**AUFGABE UND ANFORDERUNGEN:** Schreibe den Abschnitt aus dem Auszug neu, beginnend mit „Lehrveranstaltungen: HT 2020, WT“ und weiter bis einschließlich „und pädagogische Praxis)“. Setze dabei „Herbstsemester“ an die Stelle von „Herbsttrimester“.

**VORLIEGENDER AUSZUG:**
++++++++

Studienjahr 2020 / 2021

 

Lehrveranstaltungen: HT 2020, WT 2021, FT 2021.


HT 2020

Lehrveranstaltungen Prof. Dr. Sanders, Dr. Behrens, Beiler | Herbsttrimester 2020

HT 2020: Kritische Theorie der Gesellschaft, Bildungsphilosophie und pädagogische Praxis
Dr. Roger Behrens
(BE 01001 | Einführung in die Grundlagen der Erziehungswissenschaft:
Kritische Theorie der Gesellschaft, Bildungsphilosophie und pädagogische Praxis)

++++++++

**LISTE DER ZEILEN:**
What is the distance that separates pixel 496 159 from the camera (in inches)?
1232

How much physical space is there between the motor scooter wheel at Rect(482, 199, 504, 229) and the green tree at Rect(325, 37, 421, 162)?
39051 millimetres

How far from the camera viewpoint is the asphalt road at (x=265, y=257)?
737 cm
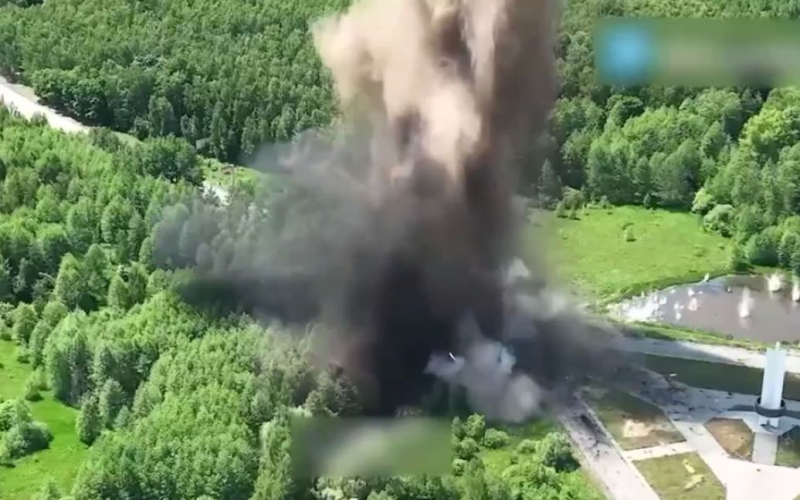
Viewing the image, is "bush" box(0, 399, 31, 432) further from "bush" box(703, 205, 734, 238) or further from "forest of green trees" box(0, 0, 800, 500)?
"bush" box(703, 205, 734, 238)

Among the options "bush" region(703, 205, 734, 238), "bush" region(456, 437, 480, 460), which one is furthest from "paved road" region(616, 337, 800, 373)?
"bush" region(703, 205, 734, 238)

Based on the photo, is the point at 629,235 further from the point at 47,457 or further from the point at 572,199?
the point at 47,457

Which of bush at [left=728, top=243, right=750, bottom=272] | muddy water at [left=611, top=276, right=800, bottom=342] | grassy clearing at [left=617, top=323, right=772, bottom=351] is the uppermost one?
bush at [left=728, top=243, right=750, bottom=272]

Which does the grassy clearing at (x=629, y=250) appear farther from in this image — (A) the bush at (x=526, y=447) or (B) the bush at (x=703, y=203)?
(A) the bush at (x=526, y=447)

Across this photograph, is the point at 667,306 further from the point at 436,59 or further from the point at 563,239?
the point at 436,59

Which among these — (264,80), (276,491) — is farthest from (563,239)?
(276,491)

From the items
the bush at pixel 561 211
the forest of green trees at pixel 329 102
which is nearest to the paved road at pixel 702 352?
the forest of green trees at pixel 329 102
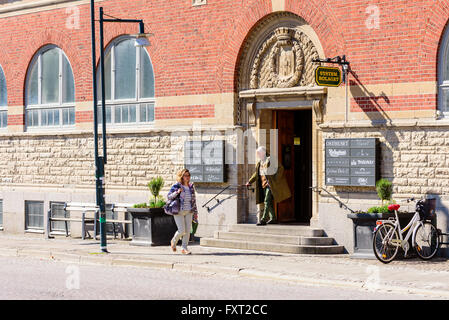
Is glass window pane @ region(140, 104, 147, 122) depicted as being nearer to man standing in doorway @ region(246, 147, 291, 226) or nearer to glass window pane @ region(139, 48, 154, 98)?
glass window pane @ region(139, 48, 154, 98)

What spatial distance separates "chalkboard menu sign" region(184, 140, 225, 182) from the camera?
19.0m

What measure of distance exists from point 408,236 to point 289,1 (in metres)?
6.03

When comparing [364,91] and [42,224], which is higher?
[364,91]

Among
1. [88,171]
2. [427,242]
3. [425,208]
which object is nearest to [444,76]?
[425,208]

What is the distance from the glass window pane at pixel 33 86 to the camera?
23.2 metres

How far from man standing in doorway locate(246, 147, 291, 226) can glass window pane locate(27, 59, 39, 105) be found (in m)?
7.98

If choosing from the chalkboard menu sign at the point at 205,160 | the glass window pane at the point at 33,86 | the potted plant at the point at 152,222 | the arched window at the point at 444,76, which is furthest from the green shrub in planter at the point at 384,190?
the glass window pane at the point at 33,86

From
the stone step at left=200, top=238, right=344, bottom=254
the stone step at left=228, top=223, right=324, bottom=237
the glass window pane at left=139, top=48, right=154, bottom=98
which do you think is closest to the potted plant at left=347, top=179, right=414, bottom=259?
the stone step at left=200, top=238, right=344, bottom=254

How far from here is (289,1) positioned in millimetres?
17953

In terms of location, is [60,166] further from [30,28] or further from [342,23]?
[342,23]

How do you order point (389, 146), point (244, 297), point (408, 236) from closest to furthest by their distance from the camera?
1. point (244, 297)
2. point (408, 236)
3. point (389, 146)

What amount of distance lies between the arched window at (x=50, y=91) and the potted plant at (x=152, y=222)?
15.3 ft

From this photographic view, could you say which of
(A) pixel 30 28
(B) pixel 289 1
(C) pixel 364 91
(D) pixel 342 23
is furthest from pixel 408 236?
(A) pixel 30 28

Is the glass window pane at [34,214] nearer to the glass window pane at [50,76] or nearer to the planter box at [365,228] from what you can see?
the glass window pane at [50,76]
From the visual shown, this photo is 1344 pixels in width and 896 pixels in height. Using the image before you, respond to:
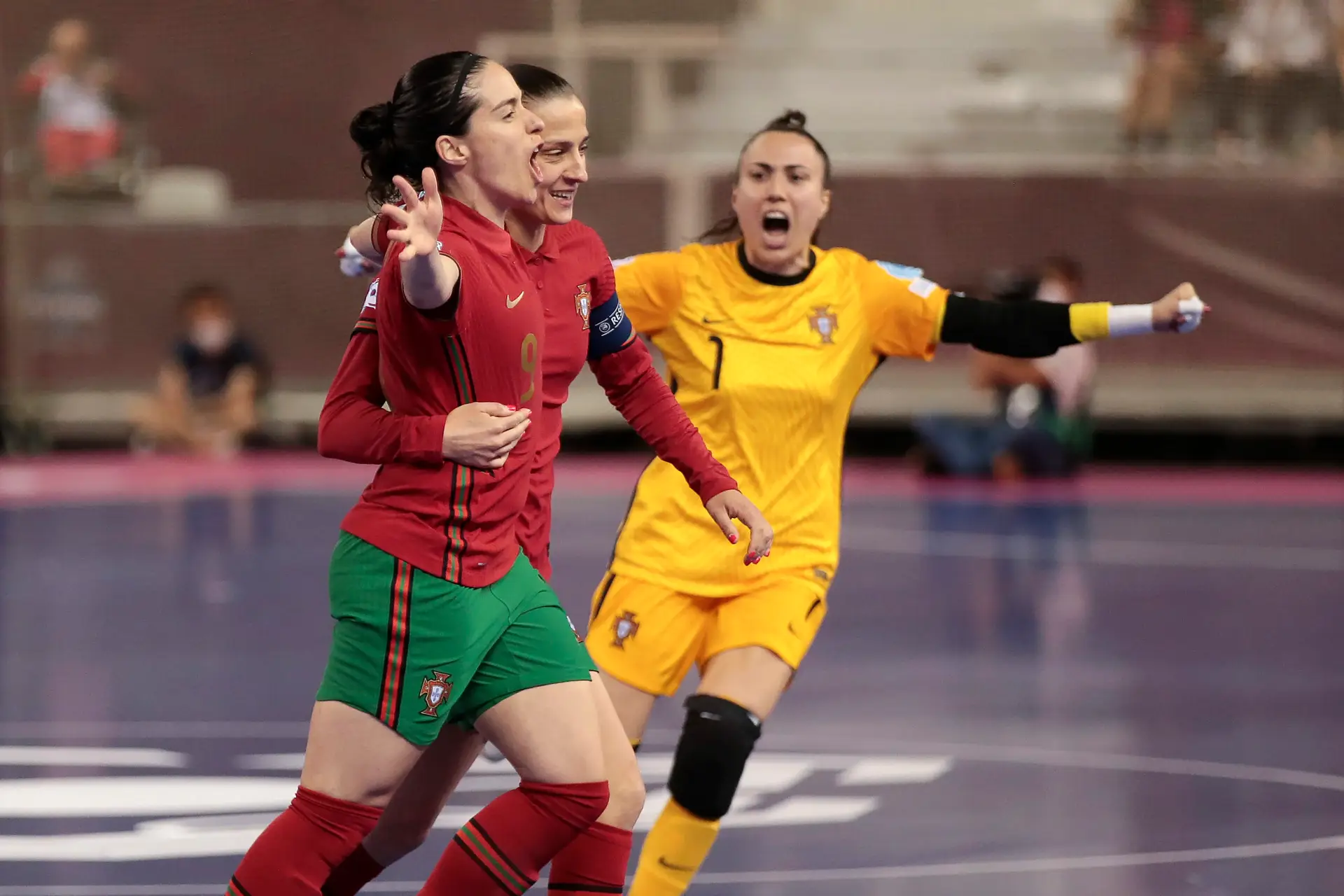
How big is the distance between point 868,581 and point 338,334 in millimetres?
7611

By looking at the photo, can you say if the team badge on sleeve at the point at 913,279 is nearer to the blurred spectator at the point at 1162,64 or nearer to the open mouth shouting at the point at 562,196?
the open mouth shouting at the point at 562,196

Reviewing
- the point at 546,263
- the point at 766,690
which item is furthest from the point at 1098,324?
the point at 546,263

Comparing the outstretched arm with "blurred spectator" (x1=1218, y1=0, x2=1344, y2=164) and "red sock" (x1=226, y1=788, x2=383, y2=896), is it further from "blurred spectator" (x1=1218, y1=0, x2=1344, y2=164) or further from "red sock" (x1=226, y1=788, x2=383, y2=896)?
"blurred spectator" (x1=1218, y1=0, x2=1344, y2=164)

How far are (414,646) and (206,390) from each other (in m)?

++++++++

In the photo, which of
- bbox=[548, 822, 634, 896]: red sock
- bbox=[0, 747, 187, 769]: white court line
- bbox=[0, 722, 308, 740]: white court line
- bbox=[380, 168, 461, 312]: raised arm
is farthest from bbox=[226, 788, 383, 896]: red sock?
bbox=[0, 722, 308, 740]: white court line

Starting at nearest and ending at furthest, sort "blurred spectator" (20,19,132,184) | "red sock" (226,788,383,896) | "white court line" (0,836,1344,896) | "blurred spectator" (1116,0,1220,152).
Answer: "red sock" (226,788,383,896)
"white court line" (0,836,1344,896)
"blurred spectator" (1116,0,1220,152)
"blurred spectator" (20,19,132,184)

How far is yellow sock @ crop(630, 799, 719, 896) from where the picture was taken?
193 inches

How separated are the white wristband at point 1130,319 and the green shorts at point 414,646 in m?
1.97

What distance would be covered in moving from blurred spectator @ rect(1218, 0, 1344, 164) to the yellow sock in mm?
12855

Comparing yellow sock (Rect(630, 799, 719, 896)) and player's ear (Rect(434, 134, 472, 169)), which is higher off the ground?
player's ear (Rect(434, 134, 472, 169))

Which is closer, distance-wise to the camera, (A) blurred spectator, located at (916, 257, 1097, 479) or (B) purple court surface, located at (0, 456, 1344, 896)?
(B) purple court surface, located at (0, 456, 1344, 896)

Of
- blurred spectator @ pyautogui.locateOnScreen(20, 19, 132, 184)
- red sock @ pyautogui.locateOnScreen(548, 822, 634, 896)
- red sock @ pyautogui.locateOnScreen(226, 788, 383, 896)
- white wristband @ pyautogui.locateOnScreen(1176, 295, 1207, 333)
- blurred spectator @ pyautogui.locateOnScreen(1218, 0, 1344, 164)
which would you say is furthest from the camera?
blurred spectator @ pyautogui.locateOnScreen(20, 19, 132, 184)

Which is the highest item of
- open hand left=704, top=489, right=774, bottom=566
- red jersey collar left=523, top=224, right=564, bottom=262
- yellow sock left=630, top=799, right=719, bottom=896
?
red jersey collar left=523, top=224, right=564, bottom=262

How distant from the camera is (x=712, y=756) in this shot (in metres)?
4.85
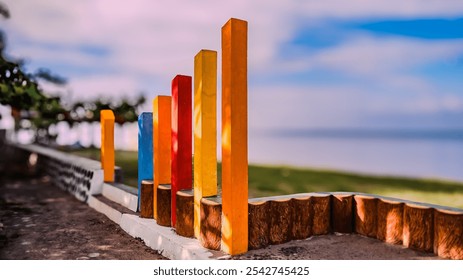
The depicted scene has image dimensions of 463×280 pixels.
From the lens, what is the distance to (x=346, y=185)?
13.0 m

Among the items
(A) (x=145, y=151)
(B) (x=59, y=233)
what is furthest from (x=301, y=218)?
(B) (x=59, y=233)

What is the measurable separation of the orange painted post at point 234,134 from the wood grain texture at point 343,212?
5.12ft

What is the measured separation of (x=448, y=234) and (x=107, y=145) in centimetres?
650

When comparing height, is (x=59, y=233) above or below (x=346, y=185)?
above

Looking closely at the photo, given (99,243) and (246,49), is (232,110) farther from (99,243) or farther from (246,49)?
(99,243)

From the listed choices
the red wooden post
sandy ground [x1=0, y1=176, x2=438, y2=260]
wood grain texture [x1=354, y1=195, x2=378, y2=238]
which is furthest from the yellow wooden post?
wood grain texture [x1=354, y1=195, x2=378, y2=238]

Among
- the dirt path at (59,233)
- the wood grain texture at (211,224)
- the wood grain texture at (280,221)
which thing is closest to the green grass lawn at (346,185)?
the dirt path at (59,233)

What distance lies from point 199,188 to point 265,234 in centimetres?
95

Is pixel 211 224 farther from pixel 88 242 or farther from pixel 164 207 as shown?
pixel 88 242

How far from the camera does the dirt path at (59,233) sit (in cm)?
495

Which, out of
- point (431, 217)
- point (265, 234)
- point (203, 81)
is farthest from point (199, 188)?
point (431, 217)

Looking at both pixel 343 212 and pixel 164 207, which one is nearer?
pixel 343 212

++++++++

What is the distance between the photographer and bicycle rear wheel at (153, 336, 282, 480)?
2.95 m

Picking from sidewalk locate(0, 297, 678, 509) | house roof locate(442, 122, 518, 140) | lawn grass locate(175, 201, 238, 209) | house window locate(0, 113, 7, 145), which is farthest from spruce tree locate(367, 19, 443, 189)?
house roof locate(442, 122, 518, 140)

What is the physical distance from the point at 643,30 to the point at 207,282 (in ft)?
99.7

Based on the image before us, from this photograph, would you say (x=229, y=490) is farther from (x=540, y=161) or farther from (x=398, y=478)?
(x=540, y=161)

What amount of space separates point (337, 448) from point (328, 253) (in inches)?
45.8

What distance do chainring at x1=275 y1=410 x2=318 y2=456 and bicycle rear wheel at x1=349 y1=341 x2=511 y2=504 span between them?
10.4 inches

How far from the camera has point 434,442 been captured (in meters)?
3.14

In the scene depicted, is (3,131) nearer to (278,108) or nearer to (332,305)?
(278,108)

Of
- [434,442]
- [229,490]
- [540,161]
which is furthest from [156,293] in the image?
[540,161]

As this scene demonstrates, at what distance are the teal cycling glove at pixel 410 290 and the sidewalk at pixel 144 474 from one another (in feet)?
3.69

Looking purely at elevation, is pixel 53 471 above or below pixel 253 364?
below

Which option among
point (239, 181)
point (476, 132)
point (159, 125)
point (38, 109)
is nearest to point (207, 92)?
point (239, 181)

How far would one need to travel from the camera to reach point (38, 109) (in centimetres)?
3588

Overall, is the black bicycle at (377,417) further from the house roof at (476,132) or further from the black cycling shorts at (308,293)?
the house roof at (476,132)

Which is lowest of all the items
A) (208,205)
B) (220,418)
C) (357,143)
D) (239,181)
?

++++++++

**VOLLSTÄNDIGE AUSGABE:**
Lehrveranstaltungen: HT 2020, WT 2021, FT 2021.


HT 2020

Lehrveranstaltungen Prof. Dr. Sanders, Dr. Behrens, Beiler | Herbstsemester 2020

HT 2020: Kritische Theorie der Gesellschaft, Bildungsphilosophie und pädagogische Praxis
Dr. Roger Behrens
(BE 01001 | Einführung in die Grundlagen der Erziehungswissenschaft:
Kritische Theorie der Gesellschaft, Bildungsphilosophie und pädagogische Praxis)